Mrs. Babcockry got a hankie out of her pocket and used it to dab her eyes. Tears poured down her cheeks. “I didn’t even know,” she said, “that for a few minutes I was a rich woman and my sons had a wealthy father. By the time he got home, two hours later, he had not even two bits on him.” Her rich, burnished hair framed a soggy, sad face and she looked as tired as if she hadn’t slept in days.
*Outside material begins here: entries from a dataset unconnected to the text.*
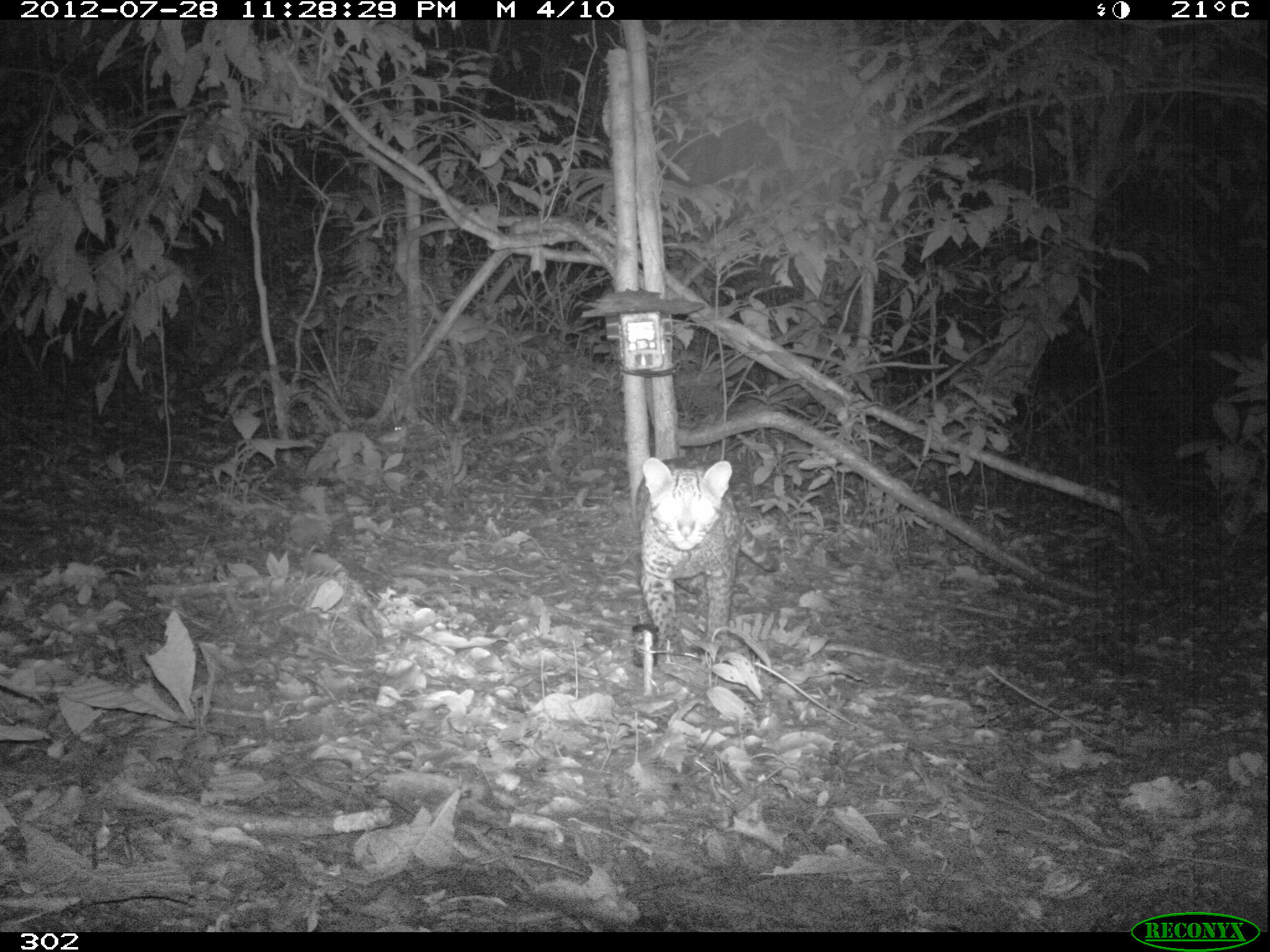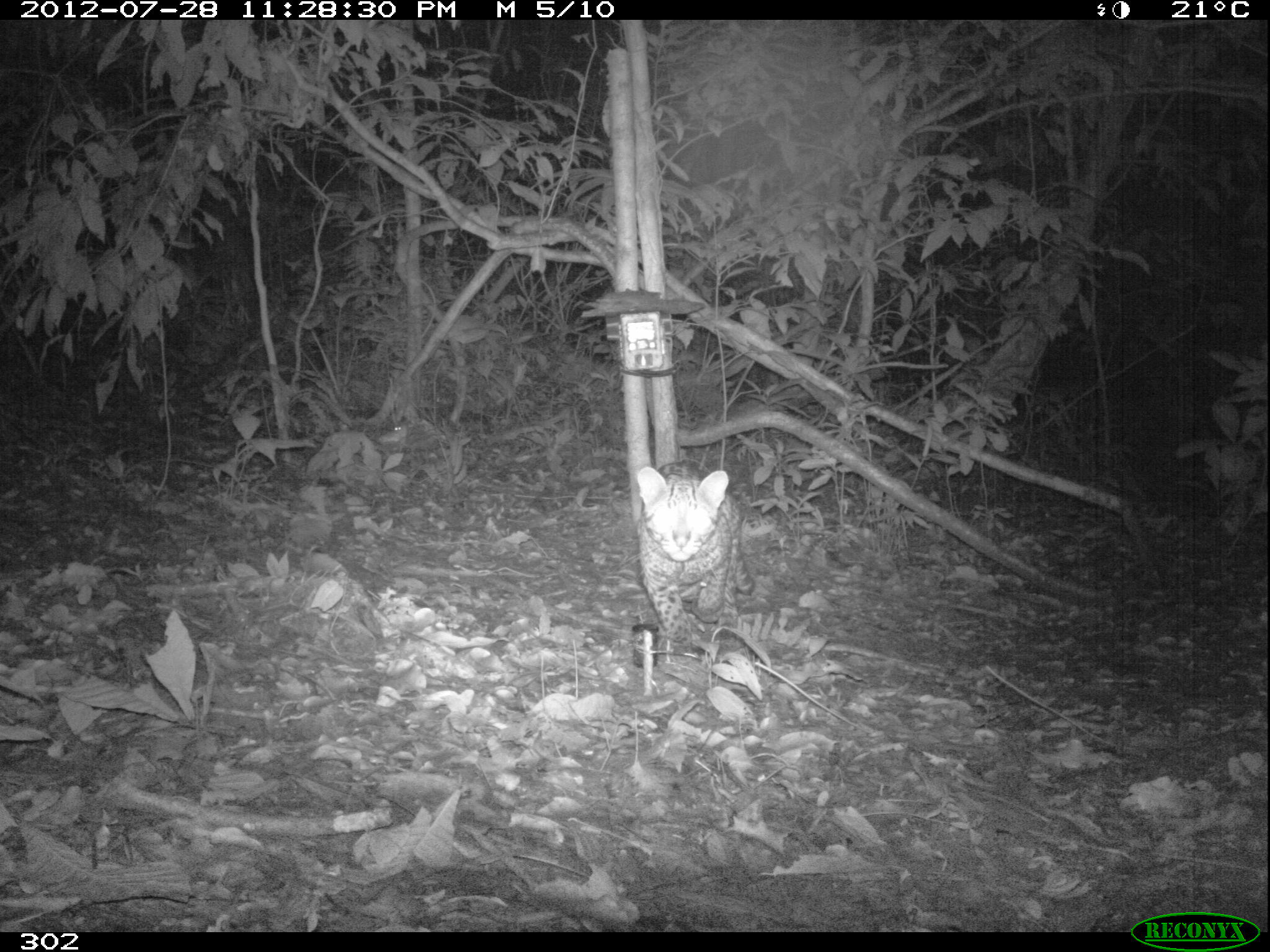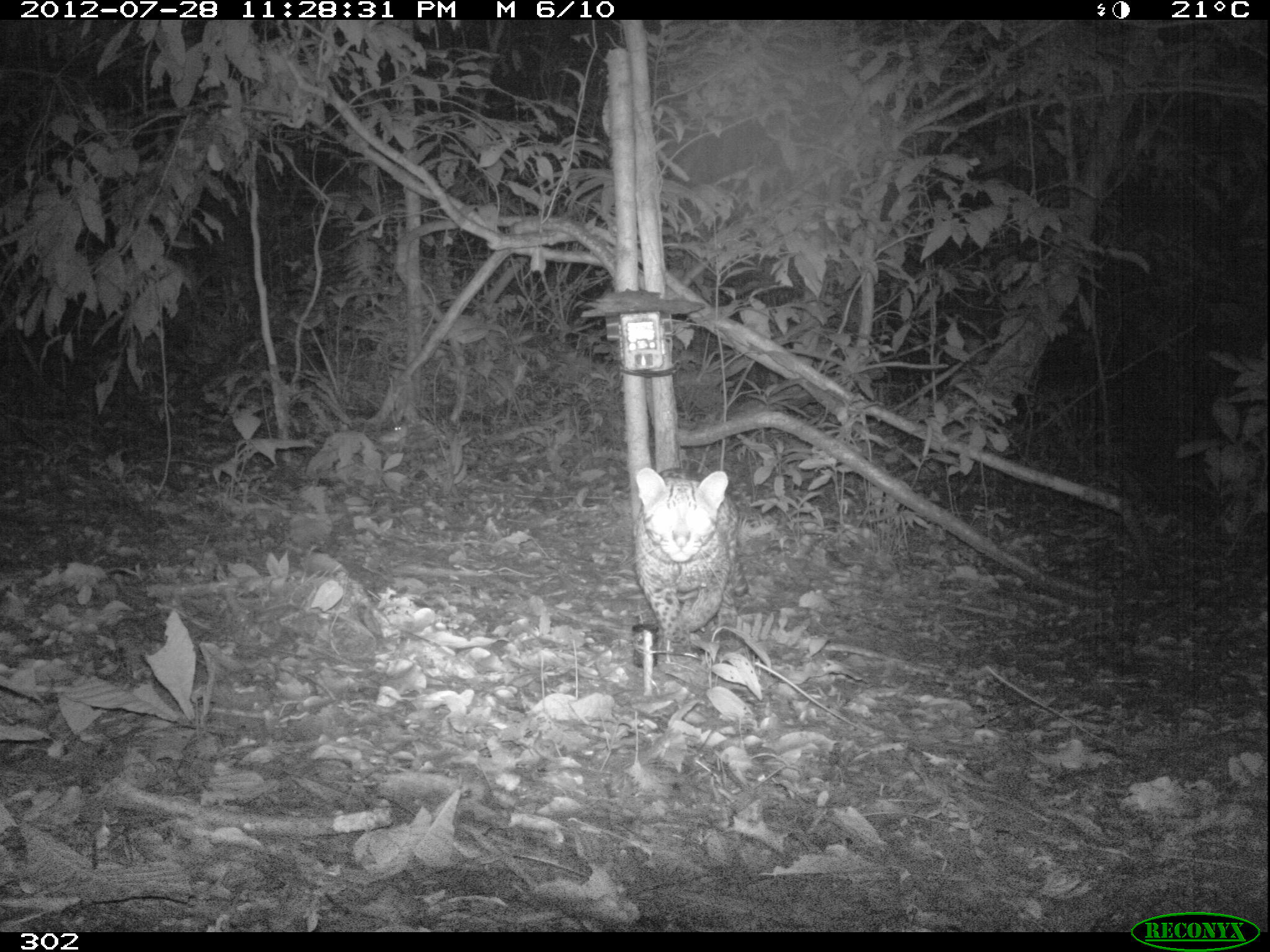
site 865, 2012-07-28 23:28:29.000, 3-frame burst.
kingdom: Animalia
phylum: Chordata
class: Mammalia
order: Carnivora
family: Felidae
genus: Leopardus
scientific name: Leopardus pardalis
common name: ocelot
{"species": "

“Let me give you a hand, Mrs. Babcockry,” Antoine Duval said, and when she took his arm and staggered to her feet, he continued, “and if you’ll give me yours, I’ll put a small token of my esteem in it.”
I watched as Mrs. Babcockry tentatively held out her open hand. With a flourish, he closed her fingers around a printed ticket.
“A special showing of the Horribles’ latest play,” Mr. Duval said. “It was given to me and I cannot be there, alas.”
“Is it proper, though? I heard the Horribles is always in outlandish costumes, and telling tales out of school.”
“The finest ladies attend,” Mr. Duval assured her, “and the actors are paid richly by their laughter. The Horribles know everything about everyone in Bodie.”